# prop 1 with a motion sensor



## punch (Mar 11, 2007)

i have a prop 1 using a motion sensor, to triiger my pop-up...

this was the first year for the prop in action, can i wire a pushbutton trigger also...


----------



## TSquared (Nov 4, 2007)

The Prop-1 is looking for an input to trigger. It can be a PIR, a pushbutton or both. The trigger pin is just looking for a high or low signal depending on how you have written your code and set up your circuit.

Here's a couple of links to get you started:

http://wolfstone.halloweenhost.com/Controllers/cbsbp1_PROP-1.html

http://www.efx-tek.com/downloads/prop-1_programming_basics.pdf


----------



## Diaval (Nov 9, 2007)

I found this 'template' Prop-1 program over at the EFX-TEK forums.
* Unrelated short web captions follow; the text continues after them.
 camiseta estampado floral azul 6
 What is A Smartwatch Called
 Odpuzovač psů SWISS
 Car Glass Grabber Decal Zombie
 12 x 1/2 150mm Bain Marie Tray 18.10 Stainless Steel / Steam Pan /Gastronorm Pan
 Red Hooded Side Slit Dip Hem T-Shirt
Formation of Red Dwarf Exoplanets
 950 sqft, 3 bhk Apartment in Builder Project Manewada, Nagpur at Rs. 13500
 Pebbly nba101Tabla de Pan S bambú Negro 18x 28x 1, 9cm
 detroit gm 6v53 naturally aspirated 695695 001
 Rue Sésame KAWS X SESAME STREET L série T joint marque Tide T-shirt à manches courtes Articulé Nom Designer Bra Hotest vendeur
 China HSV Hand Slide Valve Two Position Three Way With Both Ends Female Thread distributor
It was created by Jon Williams and this is basically what you can do to create both a PIR AND manual button trigger. In other words you can wire up both to the same input.

It may be a good idea to get into using this 'front end' for any program that eventually want a PIR trigger on because you can always use a switch later with it. The only caveat is that the program will do nothing but loop continuously until a trigger is attained. If you want to be able to have something going WHILE waiting for a trigger, then you need a different animal (program).
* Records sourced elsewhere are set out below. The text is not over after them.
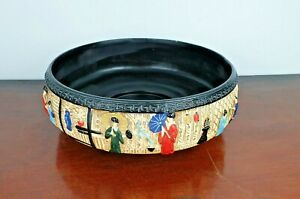 Vintage Cyples Old Pottery Embosa Ware English Decorative Bowl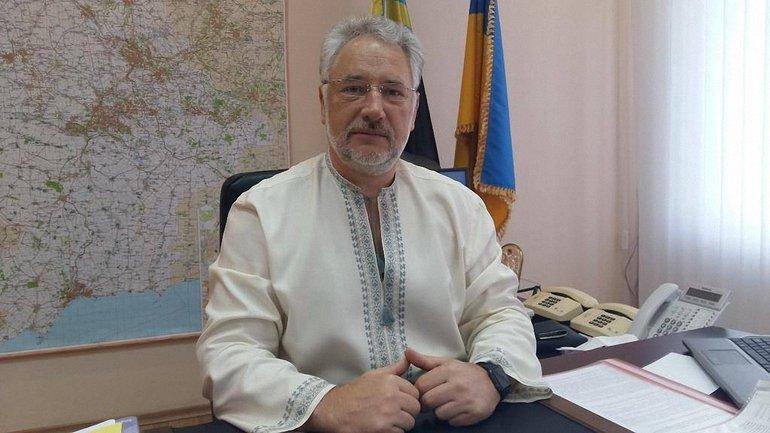 Кабмин согласился с отставкой Жебривского - фото 1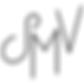 SMV_Logo_3.png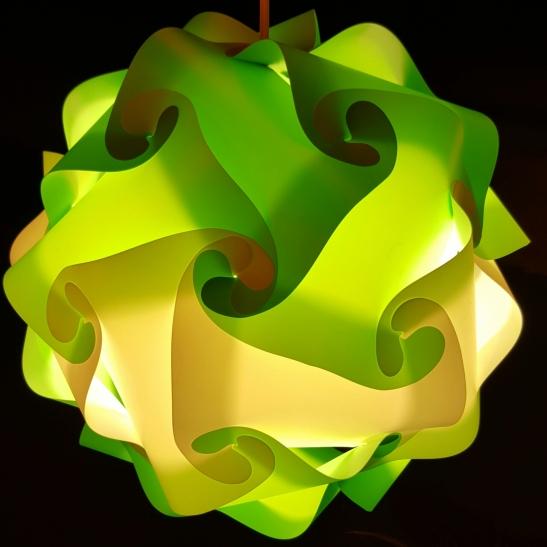 #ELECTROSPHERES (702) 272-9226 #Art #Design #Artist #Lights #Party #Club #Dj #Entertainment @AZSeasonsMag @AzSeasons #AZ azseasonsmagazines.com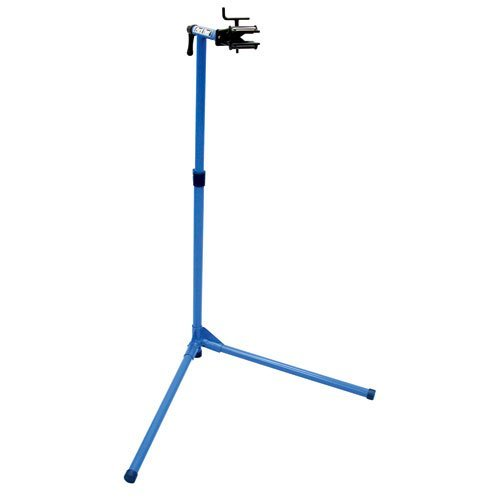 Park Tool Home PCS-9 Mechanic Repair Stand by Park Tool -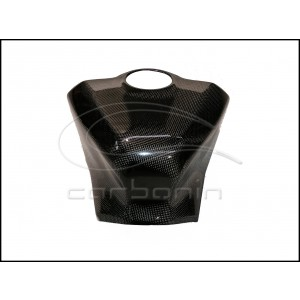Estension Tank Cover CARBON FIBER YAMAHA R1 R1M - 2015-2021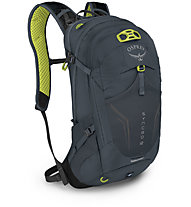 Osprey Syncro 12 - zaino escursionismo/bike, Grey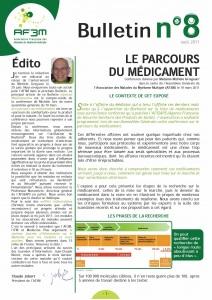 Bulletin AF3M n°8 août 2011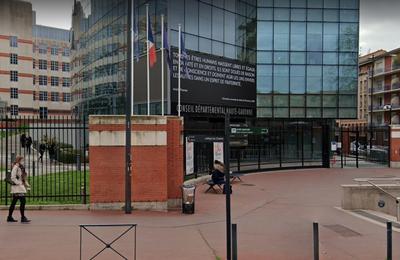 Haute-Garonne : le département épinglé par l'Agence française anticorruption pour ses... trop nombreux collaborateurs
Here is the post I copied from the EFX-TEK site.

Some PIR sensors can have a bit of "ragged" output which, under some circumstances, can lead to false triggering. A simple way to prevent false triggering of your prop is to wait until the PIR signal is present for at least 1/4 second -- very short in human terms, but a very long time in microcontroller terms. A neat little math trick, called "combinatorial logic" lets us update or clear the PIR timer variable with one line of code.
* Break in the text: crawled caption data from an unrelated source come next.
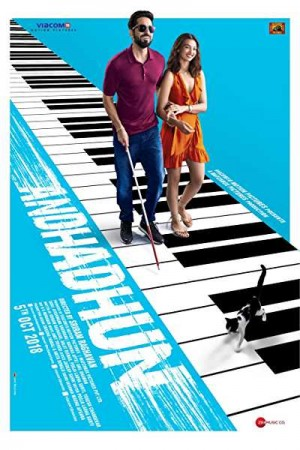Watch Andhadhun Online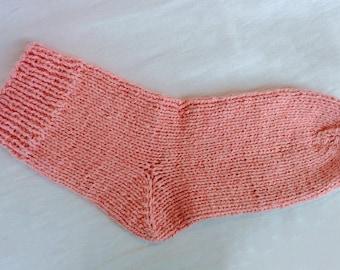 Knitted pink socks. Handmade. Wool/PAN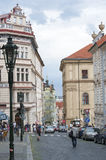 CZECH REPUBLIC, PRAGUE - August 4, 2014: view of street in the h Royalty Free Stock Photography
' =========================================================================
'
' File......
' Purpose...
' Author....
' E-mail....
' Started...
' Updated...
'
' {$STAMP BS1}
' {$PBASIC 1.0}
'
' =========================================================================

' -----[ Program Description ]---------------------------------------------

' -----[ Revision History ]------------------------------------------------

' -----[ I/O Definitions ]-------------------------------------------------

SYMBOL PIR = PIN6 ' SETUP = DN

' -----[ Constants ]-------------------------------------------------------

SYMBOL IsOn = 1
SYMBOL IsOff = 0

' -----[ Variables ]-------------------------------------------------------

SYMBOL pirTimer = B2

' -----[ Initialization ]--------------------------------------------------

Reset:

' -----[ Program Code ]----------------------------------------------------

Main:
pirTimer = pirTimer + PIR * PIR
PAUSE 10
IF pirTimer < 25 THEN Main

' control code here

END


----------